How does all this technology work? The systems operate a little like a spotlight or radar illuminating objects ('scatterers') in the water column beneath the vessel as parallel transects lines, each of constant bearing, are systematically sailed over a study region (Figure 1). Pulses of different sound frequencies (like different colours) are used simultaneously to give us more information about a particular type of scatterer or aggregation of scatterers. Higher frequencies of sound tend to give better resolution and stronger signals from smaller scatterers while lower frequencies enable us to see greater distances, as they lose energy at a much lower rate to molecular processes in seawater. With krill, our primary subject for observation, we use frequencies of 38, 120 and 200kHz. Combining data from the different frequencies gives us insight in to the type of scatterer, krill, fish, other zooplankton or even ice crystals (Figure 2).
The primary form for viewing the acoustic backscattered data is the echogram (Figures 2 and 3), a two dimensional image of backscattered energy from beneath the vessel as a function of depth and time (or distance travelled). The form taken by aggregated scatterers in the echogram can also give us information about the identity of the scatterers. A dilute soup of mixed zooplankton species might have the form of a weak, continuous, fuzzy, scattering layer (Figure 3a).
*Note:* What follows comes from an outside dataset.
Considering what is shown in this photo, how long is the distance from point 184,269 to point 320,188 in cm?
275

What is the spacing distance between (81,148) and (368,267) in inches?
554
Antarctic krill (Euphausia superba) form many varied structures ranging from weak scattering layers through to large dense complex structures (Figures 1 and 3c), whereas coastal cold water krill tends to form tight, dense, strong, scattering blobs (Figure 2).
In an acoustic survey to estimate krill distribution and abundance, echosounders are calibrated using standard reference target spheres suspended within the acoustic beam beneath the vessel. Echogram data for each transect are classified into regions dominated by krill and regions dominated by other species. There are also regions of bad data resulting from noise (for example due to the vessel breaking ice), or reverberation from bubbles in rough seas. We use a combined knowledge of hydrography, multi-frequency analysis, form of the echogram and acoustically targeted scientific net trawls to identify the species. The classified echogram is then integrated over the water column depth being investigated and averaged along the length of the transect to return a mean of the backscattered energy for both intervals along the transect and the whole transect. This information is then converted to mean krill densities. The lower diagram in Figure 1 shows this vertically integrated data as a snapshot of krill distribution for the large-scale BROKE survey.
Acoustic systems can also provide insight into oceanographic features. We have used them to identify plumes of ice crystals streaming out from beneath ice shelves such as the Amery Ice Shelf (Figure 4) and internal waves travelling along an interface of difference water masses of contrasting densities, such as the bottom of the surface mixed layer (Figure 3b).
The AAD has utilised a variety of other acoustic systems, including a Doppler current profiler, simple remote release devices on moored instruments, moored current meters, moored upward looking sonars for measuring sea ice cover, passive towed arrays for whale observations, multi-beam systems and seismic systems.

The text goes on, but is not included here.